Short exercise 1 — According to the article on fracking and water use, about how much water does a typical unconventional natural gas or oil well need to drill and frack?
Short exercise 2 — Summarize the article on fracking and water use in two sentences.

Provided passage —
■ ■ ■ ■

Operators may argue that unconventional drilling using hydraulic fracturing (fracking) doesn’t require a lot of the overall water used in the United States. But to paraphrase former Speaker of the House Tip O’Neill: all water is local.

That’s the consensus of an analysis about North American drilling and water use by analysts at Societe Generale (SG), who earlier this month published “U.S. Shale and Water Risk: between a rock and a hard place.”

Research collaborators Niamh Whooley, Carole Crozat and Rohit Malpani evaluated 26 North American-based onshore exploration and production (E&P) companies under SG’s coverage, including large independents such as Anadarko Petroleum Corp., Apache Corp., ConocoPhillips, Devon Energy Corp., Encana Corp. and EOG Resources Inc.

For the majority of E&Ps developing North American gas and oil in shale and tight sands, water is a necessity in the fracking process. In remote areas with little or no water infrastructure, the lack of water has become a real problem.

According to SG, a typical unconventional natural gas or oil well requires about 5 million gallons of water to drill and frack, depending on the geology. Assuming 5,000 new wells are drilled every year, water demand could require almost 25 billion gallons, which comes out at less than 0.02% of total water use in the United States.

“However, water is a local issue, and seasonal and regional variations are causing economic and environmental stress,” the analysts said. “For example, in California (Monterey), North Dakota’s Bakken play and in Colorado’s Denver-Julesburg Basin (Niobrara) most of the hydraulic wells are concentrated in three or fewer counties,” which means more water is drawn in smaller areas.

“The drive to increase efficiencies is high as industry demand for water grows with the development of more wells…Management of water at every stage of drilling and completion is an increasingly core risk management issue for a company.”

■ ■ ■ ■

Source material —
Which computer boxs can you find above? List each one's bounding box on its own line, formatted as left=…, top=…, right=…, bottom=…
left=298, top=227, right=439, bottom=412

■ ■ ■ ■

Exercise result 1 — About 5 million gallons, depending on the geology.

Exercise result 2 — A Societe Generale analysis of 26 North American onshore exploration and production companies found that fracking uses less than 0.02% of total U.S. water, but water is a local issue, and seasonal and regional variations are causing economic and environmental stress. Because wells in places such as California, North Dakota's Bakken play and Colorado's Denver-Julesburg Basin are concentrated in a few counties, more water is drawn in smaller areas, making water management an increasingly core risk management issue for companies.